La parte migliore del paese si rivela perlopiù priva di rappresentanza e di direzione politica. Ora fideisticamente affidata ai nuovi orientamenti via via imposti dai gruppi dirigenti della politica. Ora delusa, avvilita, rabbiosa quando, alla prova dei fatti, si accorge di essere stata per l’ennesima volta buggerata. Per cui si muove con un andamento sincopato e desultorio, se non schizoide. Contraendo, per un verso, gravissime responsabilità, perché il plebiscito dello scorso anno è stato una delega in bianco, che è valsa l’introduzione di «riforme» devastanti. Rivelando, per l’altro, l’esistenza di un cospicuo patrimonio di potenziali consensi che la sinistra potrebbe riconquistare se ritrovasse il bandolo di una matassa sin qui enigmatica. Tutta la sinistra, dentro e fuori il Pd, se mai miracolosamente accadesse che il ceto politico trovasse in sé la capacità di disinteressarsi delle proprie sorti e dei propri privilegi per investire in una cesura costituente di una forza sociale decisa a rialzare le bandiere dell’uguaglianza, della giustizia e della pace, dei diritti del lavoro e delle ragioni della sfera pubblica.

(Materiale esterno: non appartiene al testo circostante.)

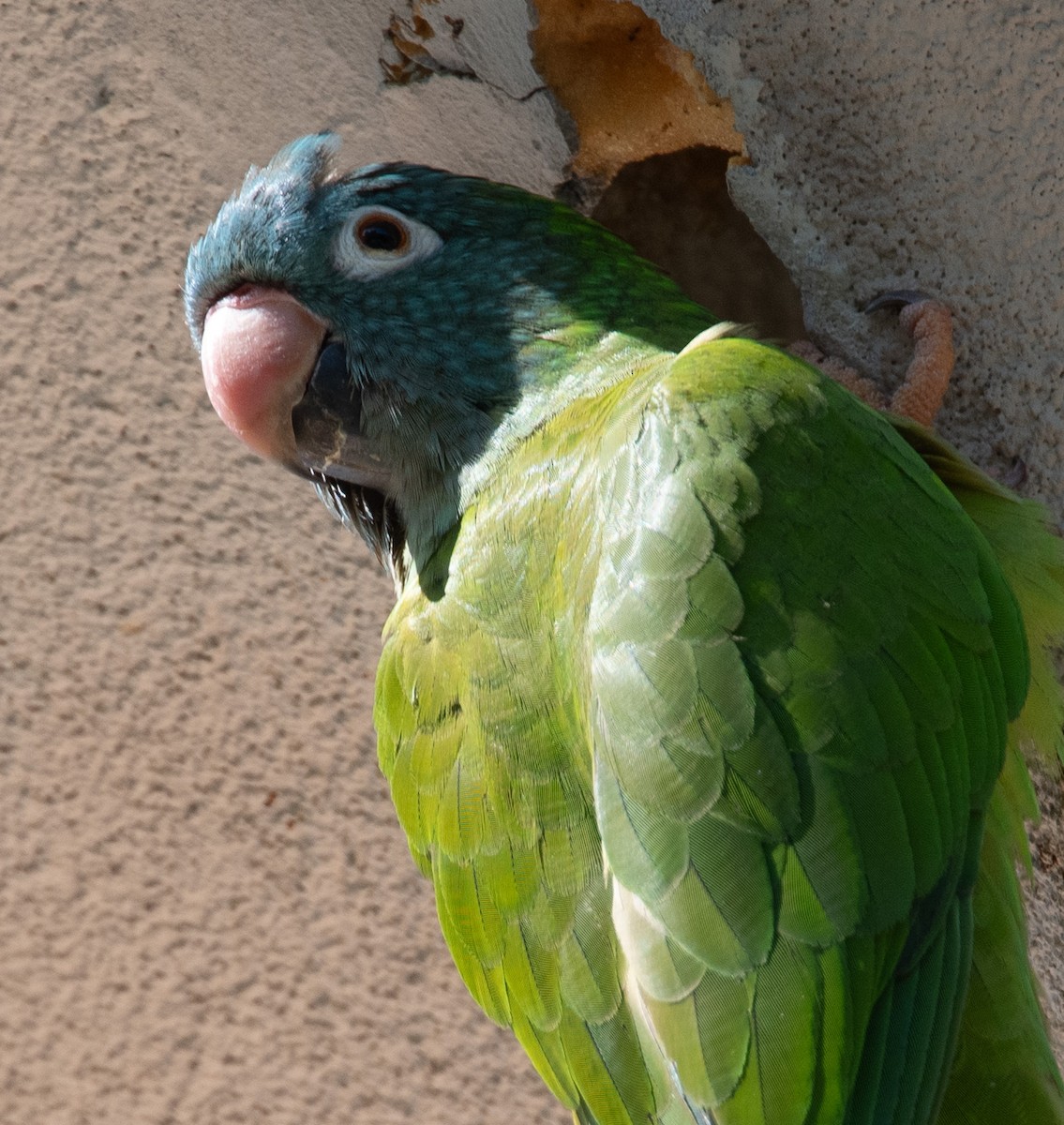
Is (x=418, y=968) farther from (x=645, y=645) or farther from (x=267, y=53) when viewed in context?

In che direzione la situazione si evolverà – se, cioè, all’elettorato di sinistra in sofferenza sarà dato modo di farsi valere per riaprire una stagione di battaglie civili e di conquiste sociali; oppure gli sarà ulteriormente imposta questa frustrante condizione di clandestinità – lo sapremo presto, alle prossime politiche, che molti osservatori ritengono ormai prossime e che debbono essere considerate il punto di caduta dei rivolgimenti emersi nella tornata elettorale di domenica.

Si profila, molto semplificando, un’alternativa netta, in relazione alla quale azzardare qualche previsione.

Di qui alla fine della legislatura Renzi potrebbe trarre insegnamento dal voto regionale, invertendo la direzione di marcia e riconoscendo le ragioni dei settori sociali – lavoro dipendente in primis – colpiti dalle sue «riforme». Fare marcia indietro sulla scuola, ricredersi sulla liberalizzazione dei licenziamenti, restituire ossigeno agli enti locali e rendere meno iniqua la ripartizione del carico fiscale potrebbe fermare l’emorragia e forse restituire al Pd una parte dell’elettorato che lo ha abbandonato. Ma Renzi, come pare, potrebbe invece rilanciare, puntare tutto sulla radicalità del «cambiamento», sulla mutazione genetica del partito e sul consolidamento di un blocco storico a dominante moderata nel quadro del processo di americanizzazione del paese. Dando per persi quei voti e scommettendo sulla conquista di nuovi consensi a destra, per realizzare il mai tramontato progetto populistico-monocratico del Partito della nazione.

Quale delle due ipotesi si realizzerà? Se Renzi è quello che conosciamo, la domanda è retorica. Una linea di compromesso, che implicherebbe una seria autocritica, appare inverosimile, mentre il fascino dell’azzardo seduce il personaggio, non meno di prima abbagliato dal proprio preteso carisma.

Nemmeno la randellata di queste elezioni basterà a farlo rinsavire. Con ogni probabilità ci aspettano altri anni (forse solo qualche mese) di guerra di movimento, con un governo freneticamente operoso contro chi ha il grave torto di non avere altro da spendere – e da perdere – fuorché il proprio lavoro e i propri sempre più fragili diritti.